Leave the pictures aside. Retype exactly the lines from the top of the data below through the one holding "common name: domestic cow".

---------- Data shown

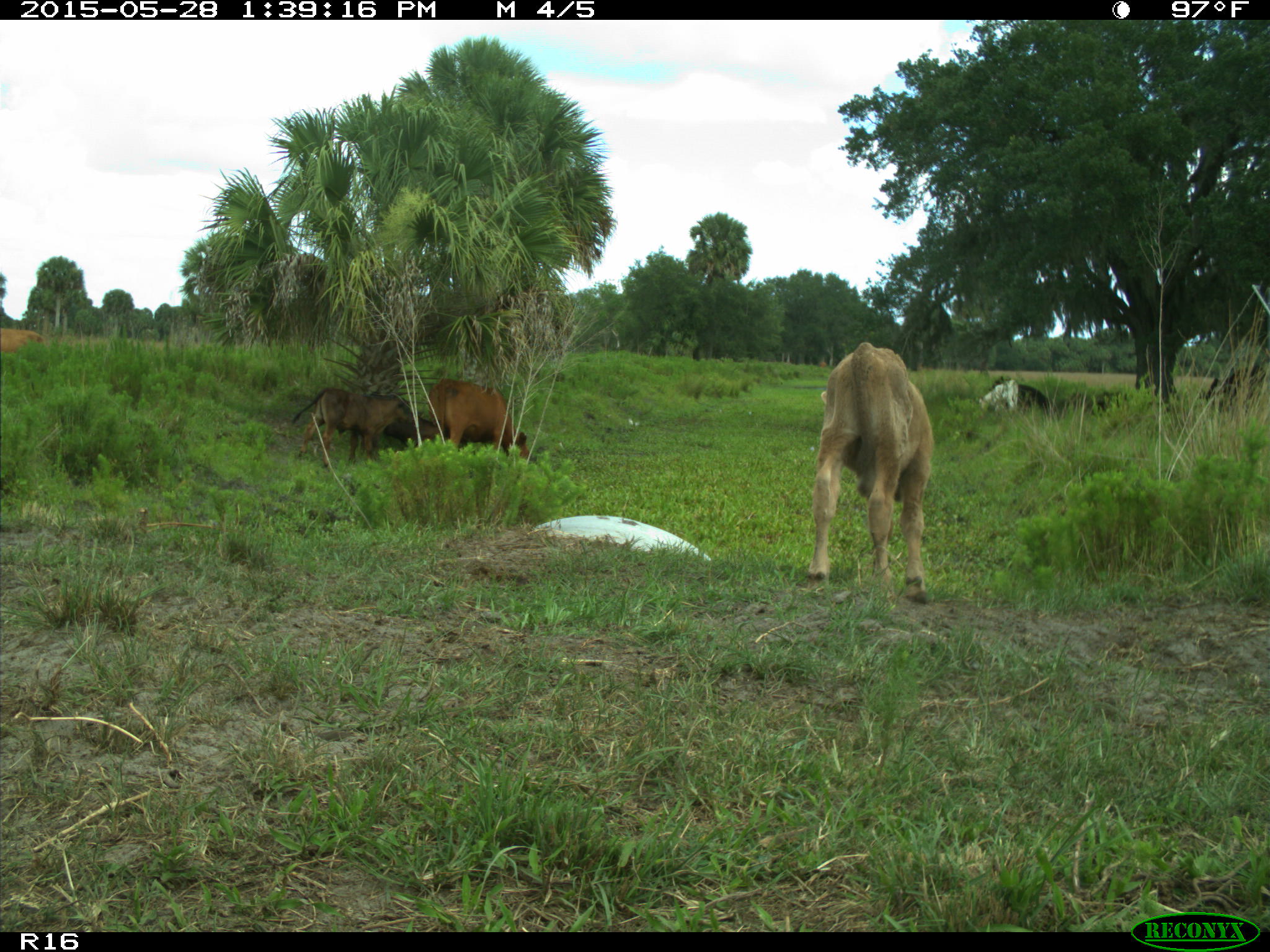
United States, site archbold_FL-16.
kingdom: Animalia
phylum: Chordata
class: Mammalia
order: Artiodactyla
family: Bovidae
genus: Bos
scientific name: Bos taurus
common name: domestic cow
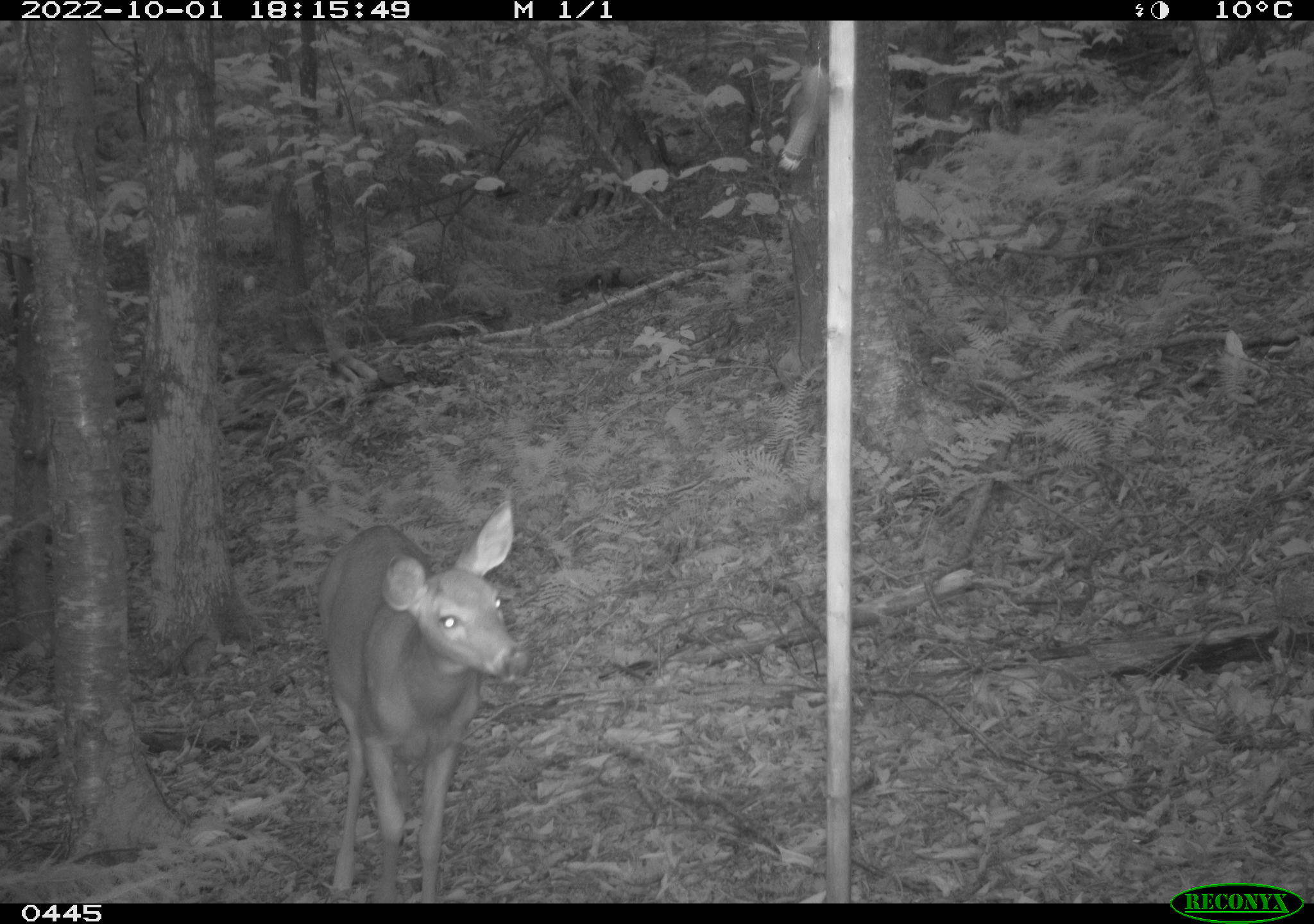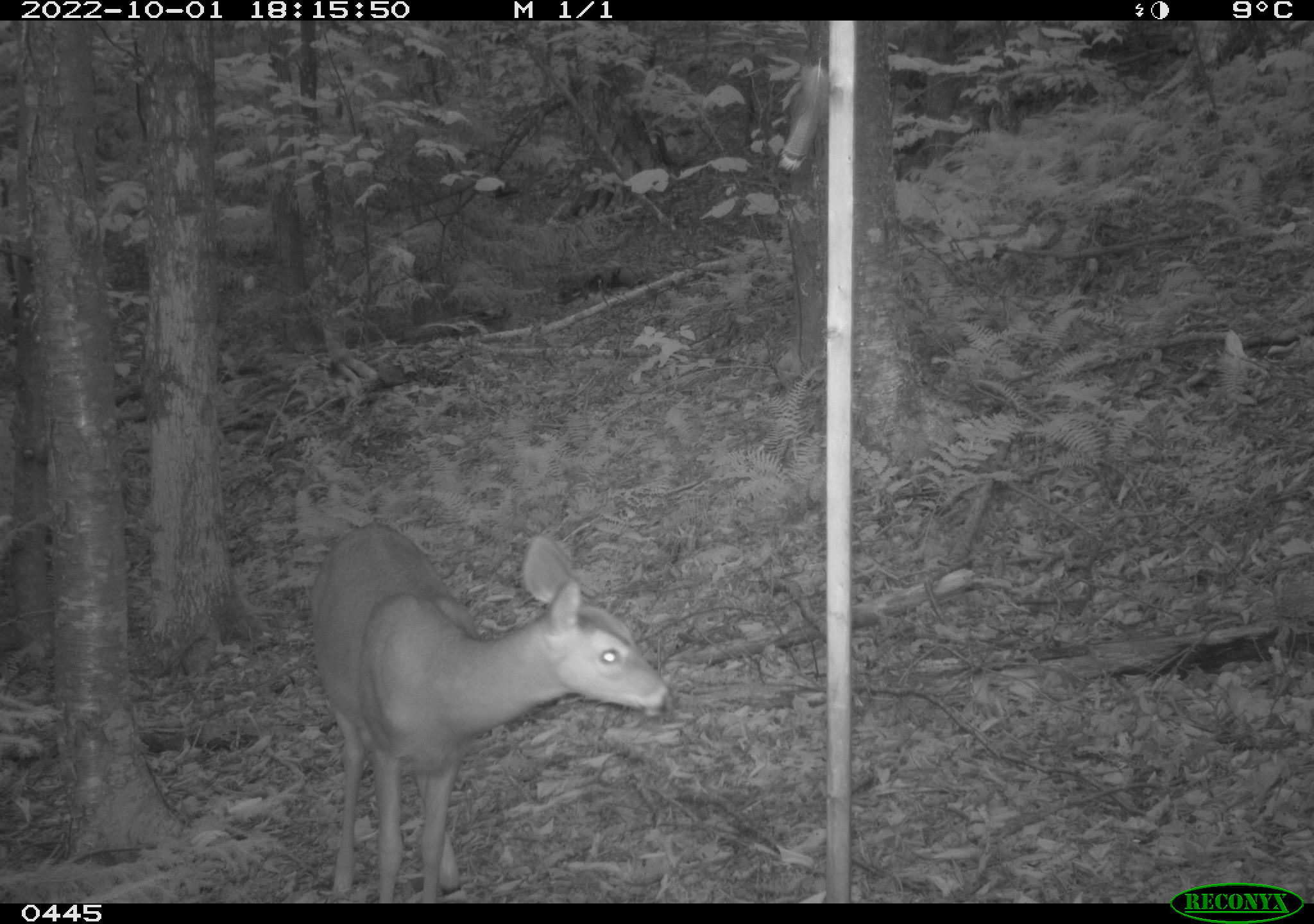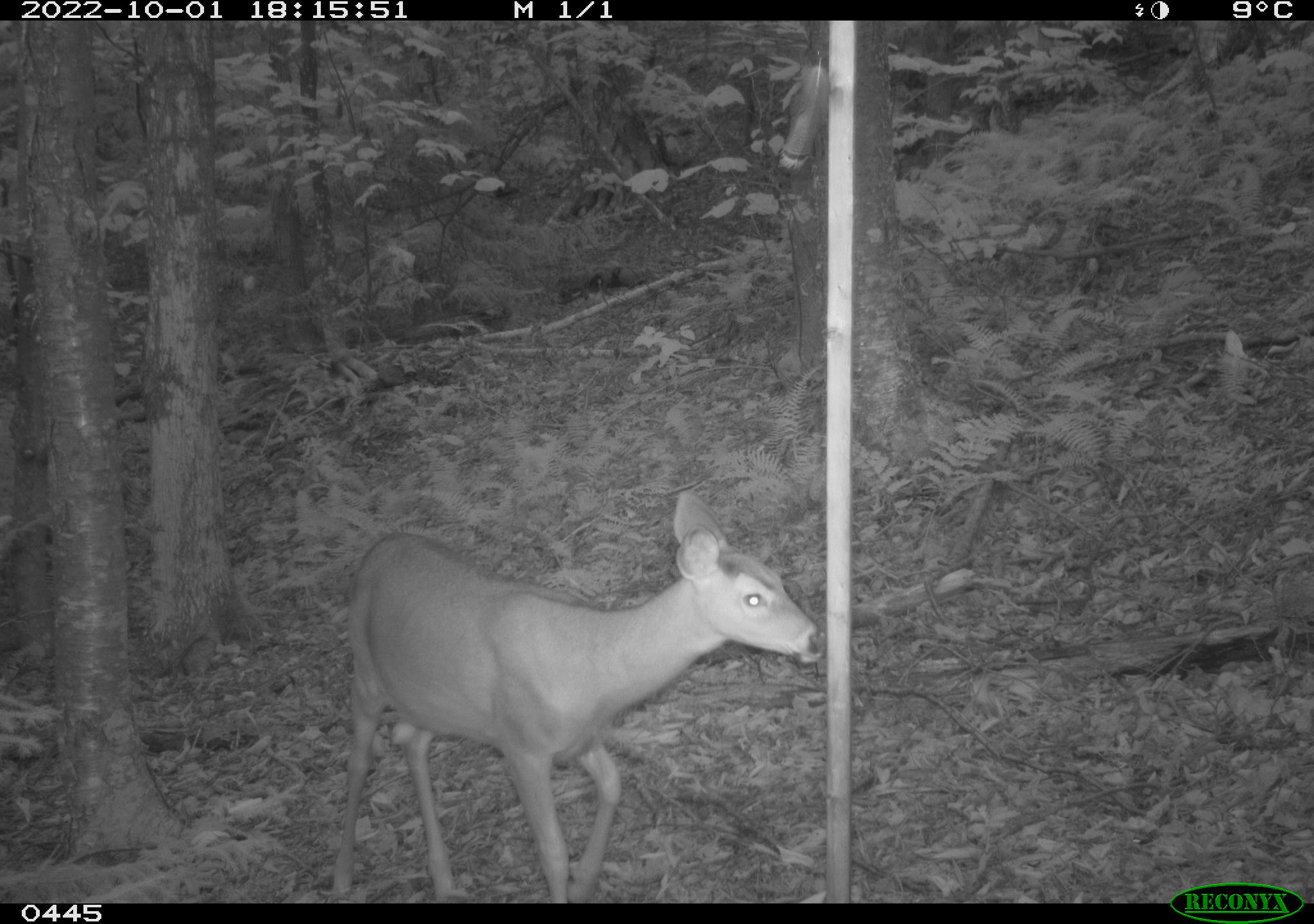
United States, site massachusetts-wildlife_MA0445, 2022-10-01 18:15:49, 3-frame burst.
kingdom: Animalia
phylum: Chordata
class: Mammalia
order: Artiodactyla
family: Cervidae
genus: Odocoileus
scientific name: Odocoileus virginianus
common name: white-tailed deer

--------------------

## Exercise answer
United States, site archbold_FL-16.
kingdom: Animalia
phylum: Chordata
class: Mammalia
order: Artiodactyla
family: Bovidae
genus: Bos
scientific name: Bos taurus
common name: domestic cow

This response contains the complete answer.